* _What this exercise asks_
- 1) Can you copy everything from "Camilla Allen is" down to "the Great War." in the passage about Camilla Allen, switching "redwood" to "sequoia"?
- 2) Do these statements agree with the passage about Camilla Allen? Answer yes or no for each, quoting the words from the passage that decide it. (a) Allen completed her doctorate in the Department of Landscape Architecture at the University of Sheffield. (b) Richard St. Barbe Baker died in 1982. (c) Tom Williamson is a professor at the University of Sheffield.
- 3) According to the passage about Camilla Allen, how many tree cathedrals does Britain have?

* _Text segment_

★ ★ ★ ★ ★

Camilla Allen is a landscape architect and environmental historian. She completed her doctorate, The Making of the Man of the Trees, in the Department of Landscape Architecture at the University of Sheffield, on the forester and conservationist Richard St. Barbe Baker (1889–1982). Her research focuses on the relationship we have with the natural world which she explores through particular places, people and events like Britain's three tree cathedrals, the designation of special groves within California's coast redwood forest, and the commemorative planting of trees in Sheffield during and after the Great War.
"Deftly weaving together narratives of politics and landscape, this timely book brings a fresh, international perspective to the complex and contested subject of urban trees."
– Tom Williamson, Professor of Landscape History, University of East Anglia, UK
"The book provides unique insights into street trees and the broader politics that shape our cities. A compelling collection of case studies from different points in history and varied places around the world. It is essential reading for anyone interested in urban nature or the politics of urban spaces."

★ ★ ★ ★ ★

* _Data listing_
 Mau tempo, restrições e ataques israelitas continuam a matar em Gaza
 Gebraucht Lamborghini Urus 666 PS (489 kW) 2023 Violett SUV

★ ★ ★ ★ ★

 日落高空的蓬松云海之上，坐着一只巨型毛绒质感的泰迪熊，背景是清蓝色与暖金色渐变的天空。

★ ★ ★ ★ ★

* _Responses by item number_
- 1)
Camilla Allen is a landscape architect and environmental historian. She completed her doctorate, The Making of the Man of the Trees, in the Department of Landscape Architecture at the University of Sheffield, on the forester and conservationist Richard St. Barbe Baker (1889–1982). Her research focuses on the relationship we have with the natural world which she explores through particular places, people and events like Britain's three tree cathedrals, the designation of special groves within California's coast sequoia forest, and the commemorative planting of trees in Sheffield during and after the Great War.

- 2)
(a) Yes: "She completed her doctorate, The Making of the Man of the Trees, in the Department of Landscape Architecture at the University of Sheffield"
(b) Yes: "Richard St. Barbe Baker (1889–1982)"
(c) No: "Tom Williamson, Professor of Landscape History, University of East Anglia, UK"

- 3) Three.